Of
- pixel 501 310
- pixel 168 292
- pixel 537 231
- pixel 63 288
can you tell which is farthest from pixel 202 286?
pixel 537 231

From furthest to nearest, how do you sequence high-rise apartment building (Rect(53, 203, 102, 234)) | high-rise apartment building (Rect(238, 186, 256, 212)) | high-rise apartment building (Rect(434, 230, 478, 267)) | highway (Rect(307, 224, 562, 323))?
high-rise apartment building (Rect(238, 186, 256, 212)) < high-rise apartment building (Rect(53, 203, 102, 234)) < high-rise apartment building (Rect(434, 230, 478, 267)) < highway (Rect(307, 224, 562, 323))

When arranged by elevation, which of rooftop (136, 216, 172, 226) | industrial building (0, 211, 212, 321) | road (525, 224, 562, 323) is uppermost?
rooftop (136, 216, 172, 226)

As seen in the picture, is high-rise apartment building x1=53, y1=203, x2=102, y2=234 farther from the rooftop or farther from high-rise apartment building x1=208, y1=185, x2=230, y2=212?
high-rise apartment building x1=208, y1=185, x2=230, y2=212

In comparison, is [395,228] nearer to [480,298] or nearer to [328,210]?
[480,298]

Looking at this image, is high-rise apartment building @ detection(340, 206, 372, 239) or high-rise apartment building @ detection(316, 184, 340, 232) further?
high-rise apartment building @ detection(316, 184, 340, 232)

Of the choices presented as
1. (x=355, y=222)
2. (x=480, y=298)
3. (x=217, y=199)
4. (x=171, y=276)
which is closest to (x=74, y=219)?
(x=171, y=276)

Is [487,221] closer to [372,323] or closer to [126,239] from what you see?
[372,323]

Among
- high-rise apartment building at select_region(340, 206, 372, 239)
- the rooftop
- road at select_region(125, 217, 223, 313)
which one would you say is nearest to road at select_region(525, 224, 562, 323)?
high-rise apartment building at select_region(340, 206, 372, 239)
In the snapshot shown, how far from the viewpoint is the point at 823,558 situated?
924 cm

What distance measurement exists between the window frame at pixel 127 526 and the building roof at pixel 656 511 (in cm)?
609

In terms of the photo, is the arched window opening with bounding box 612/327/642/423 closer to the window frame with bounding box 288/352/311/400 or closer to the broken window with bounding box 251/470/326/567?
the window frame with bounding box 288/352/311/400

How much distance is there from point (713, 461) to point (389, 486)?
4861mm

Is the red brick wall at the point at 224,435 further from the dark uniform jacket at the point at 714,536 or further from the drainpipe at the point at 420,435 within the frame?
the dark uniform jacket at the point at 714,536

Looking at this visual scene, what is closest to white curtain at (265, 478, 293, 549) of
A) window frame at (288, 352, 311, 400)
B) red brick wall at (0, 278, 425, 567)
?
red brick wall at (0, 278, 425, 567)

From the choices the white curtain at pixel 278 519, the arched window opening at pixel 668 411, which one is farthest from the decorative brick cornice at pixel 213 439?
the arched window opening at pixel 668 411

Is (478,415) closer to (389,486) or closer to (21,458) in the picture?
-*-
* [EXERCISE BRIEF] Convert the lines above into a JSON list of strings, one string per line, omitting blank lines.

* [WRITTEN RESPONSE]
[
  "Of",
  "- pixel 501 310",
  "- pixel 168 292",
  "- pixel 537 231",
  "- pixel 63 288",
  "can you tell which is farthest from pixel 202 286?",
  "pixel 537 231",
  "From furthest to nearest, how do you sequence high-rise apartment building (Rect(53, 203, 102, 234)) | high-rise apartment building (Rect(238, 186, 256, 212)) | high-rise apartment building (Rect(434, 230, 478, 267)) | highway (Rect(307, 224, 562, 323))?",
  "high-rise apartment building (Rect(238, 186, 256, 212)) < high-rise apartment building (Rect(53, 203, 102, 234)) < high-rise apartment building (Rect(434, 230, 478, 267)) < highway (Rect(307, 224, 562, 323))",
  "When arranged by elevation, which of rooftop (136, 216, 172, 226) | industrial building (0, 211, 212, 321) | road (525, 224, 562, 323) is uppermost?",
  "rooftop (136, 216, 172, 226)",
  "As seen in the picture, is high-rise apartment building x1=53, y1=203, x2=102, y2=234 farther from the rooftop or farther from high-rise apartment building x1=208, y1=185, x2=230, y2=212?",
  "high-rise apartment building x1=208, y1=185, x2=230, y2=212",
  "In comparison, is [395,228] nearer to [480,298] or nearer to [328,210]?",
  "[480,298]",
  "Looking at this image, is high-rise apartment building @ detection(340, 206, 372, 239) or high-rise apartment building @ detection(316, 184, 340, 232) further?",
  "high-rise apartment building @ detection(316, 184, 340, 232)",
  "Of the choices presented as",
  "1. (x=355, y=222)",
  "2. (x=480, y=298)",
  "3. (x=217, y=199)",
  "4. (x=171, y=276)",
  "which is closest to (x=74, y=219)?",
  "(x=171, y=276)",
  "Is [487,221] closer to [372,323] or closer to [126,239] from what you see?",
  "[372,323]",
  "Among",
  "- high-rise apartment building at select_region(340, 206, 372, 239)",
  "- the rooftop",
  "- road at select_region(125, 217, 223, 313)",
  "which one would you say is nearest to road at select_region(525, 224, 562, 323)?",
  "high-rise apartment building at select_region(340, 206, 372, 239)",
  "In the snapshot shown, how far from the viewpoint is the point at 823,558 situated?",
  "924 cm",
  "What distance measurement exists between the window frame at pixel 127 526 and the building roof at pixel 656 511 (in cm)?",
  "609",
  "In terms of the photo, is the arched window opening with bounding box 612/327/642/423 closer to the window frame with bounding box 288/352/311/400 or closer to the broken window with bounding box 251/470/326/567?",
  "the window frame with bounding box 288/352/311/400",
  "How much distance is there from point (713, 461) to point (389, 486)?",
  "4861mm",
  "Is the red brick wall at the point at 224,435 further from the dark uniform jacket at the point at 714,536 or further from the drainpipe at the point at 420,435 within the frame?",
  "the dark uniform jacket at the point at 714,536",
  "Looking at this visual scene, what is closest to white curtain at (265, 478, 293, 549) of",
  "A) window frame at (288, 352, 311, 400)",
  "B) red brick wall at (0, 278, 425, 567)",
  "?",
  "red brick wall at (0, 278, 425, 567)",
  "From the choices the white curtain at pixel 278 519, the arched window opening at pixel 668 411, which one is farthest from the decorative brick cornice at pixel 213 439?",
  "the arched window opening at pixel 668 411",
  "Is (478,415) closer to (389,486) or closer to (21,458) in the picture?"
]